▸ **STATED TASK A**
According to the passage on CSTR and PFR reactors, mixing combines which two processes?
▸ **STATED TASK B**
Pick up the passage on CSTR and PFR reactors from its last sentence and continue it.

------ PAGE TEXT ------

This is true only for a Continuous Stirred Tank Reactor (CSTR), not for a Plug Flow Reactor (PFR).

CSTR: In an ideal CSTR, the mixing is so intense that there are no concentration variations within the reactor. Each parcel of fluid within the tank has the same number of molecules of the reactant; and, therefore, the stream coming out of the reactor has the same concentration of reactant as within the reactor.

Mixing is a process that involves a combination of convection and diffusion. The mixing convection creates very thin striations of fluid adjacent to one another. Even if these striations have quite different concentrations, because the striations are very thin, the process of diffusion rapidly removes these concentration differences. In the limit of infinite mixing rate, the concentration in the CSTR is perfectly uniform.

If you examine any parcel of liquid within an ideal CSTR, it contains molecules of reactant having all different ages (relative to when the molecules entered the tank). It contains molecules that entered the tank just a short time ago, and molecules that entered the tank a long time ago. This is what the high degree of mixing accomplishes. However, the total number of reactant molecules per unit volume (of all ages) in every parcel will be exactly the same.

This is why, in an ideal CSTR, there is only one reactant concentration value (i.e., uniform concentration) in the tank, and why it is also the concentration of reactant in the exit stream.

PFR: In an ideal PFR, the situation is reversed. There is absolutely no mixing taking place, and the concentration within the PFR varies with axial position along the pipe. Furthermore, we neglect the fact that there is a no-slip boundary condition at the wall, and assume that the velocity profile in the pipe is perfectly flat. We also neglect axial diffusion resulting from axial concentration gradients. Under these circumstances, at steady state, the differential mass balance equation for the PRF becomes:
$$v\frac{dC}{dx}=r$$
where v is the axial velocity and x is axial position in the pipe. If we multiply numerator and denominator of the rhs of this equation by the cross sectional area of the pipe, we obtain:
$$F\frac{dC}{dV}=r$$
where F is the volumetric flow rate in the pipe, and V is the differential pipe volume between x and x + dx. These equations can also be written in another form:
$$\frac{dC}{dt}=r$$
where t =x/v is the cumulative residence time from the inlet to the reactor x = 0 to some arbitrary location x. In this form, you can recognize the equation as the same as for a batch reactor. If you situated yourself on a little parcel of fluid as it passes through a PFR, your parcel would essentially be a little batch reactor, and you would measure the same concentration at time t as in a batch reactor at time t. This is what happens in analyzing a PFR reactor when you adopt a so called Lagrangian (material) frame of reference.

------ ENTRIES ------

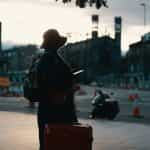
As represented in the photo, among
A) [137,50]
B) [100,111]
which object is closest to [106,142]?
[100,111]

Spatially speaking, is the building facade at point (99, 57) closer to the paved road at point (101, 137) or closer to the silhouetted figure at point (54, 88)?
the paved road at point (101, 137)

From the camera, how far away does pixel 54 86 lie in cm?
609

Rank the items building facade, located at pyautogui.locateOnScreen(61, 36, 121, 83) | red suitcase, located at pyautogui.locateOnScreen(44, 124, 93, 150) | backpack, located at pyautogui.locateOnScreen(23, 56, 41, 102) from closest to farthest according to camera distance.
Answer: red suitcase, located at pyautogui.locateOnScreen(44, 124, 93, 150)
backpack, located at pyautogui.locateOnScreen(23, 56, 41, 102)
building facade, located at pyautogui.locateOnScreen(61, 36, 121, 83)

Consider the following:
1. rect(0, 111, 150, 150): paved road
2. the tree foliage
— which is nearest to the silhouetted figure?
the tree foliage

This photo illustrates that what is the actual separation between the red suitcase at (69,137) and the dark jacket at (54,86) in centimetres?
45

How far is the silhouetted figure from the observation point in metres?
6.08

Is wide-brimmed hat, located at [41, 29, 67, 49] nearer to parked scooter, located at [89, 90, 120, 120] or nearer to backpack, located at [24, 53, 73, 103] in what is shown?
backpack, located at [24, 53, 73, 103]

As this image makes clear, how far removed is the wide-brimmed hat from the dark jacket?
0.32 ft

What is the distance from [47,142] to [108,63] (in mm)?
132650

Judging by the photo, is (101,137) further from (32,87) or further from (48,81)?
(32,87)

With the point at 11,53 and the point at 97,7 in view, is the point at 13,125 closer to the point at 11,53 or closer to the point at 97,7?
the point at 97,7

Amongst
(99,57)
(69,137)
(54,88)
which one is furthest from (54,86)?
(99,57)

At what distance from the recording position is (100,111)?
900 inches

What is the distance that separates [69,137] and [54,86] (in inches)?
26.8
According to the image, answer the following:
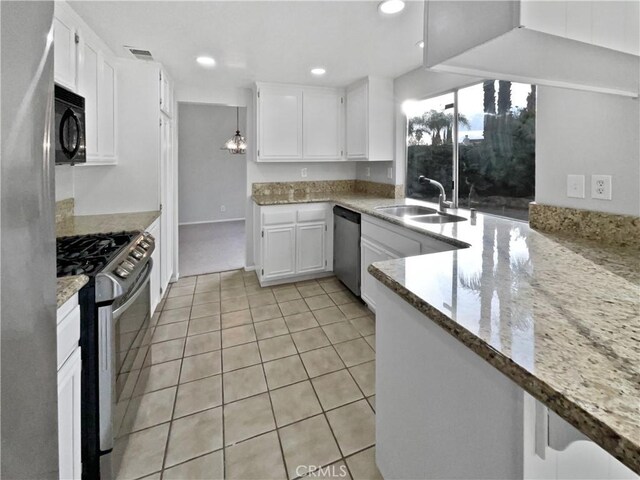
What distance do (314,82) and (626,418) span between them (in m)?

------

▸ **OUTPUT A**
Convection and diffusion.

▸ **OUTPUT B**
If the reaction rate doesn't depend on the concentration of the reactant (zero order reaction), the reaction rate at every location in a PFR will be exactly the same as the reaction rate at every location in a CSTR. So the only thing that matters is the average amount of time that the fluid elements spend in the reactor. This is equal to the volume of the reactor divided by the volumetric flow rate.

Gotta go now. I'll get back to your other questions later.

Chet

5. Sep 9, 2014

### Staff: Mentor

I see where you sent me a thanks for this post. Do you still want me to try to field your other questions, or are you OK with all this now?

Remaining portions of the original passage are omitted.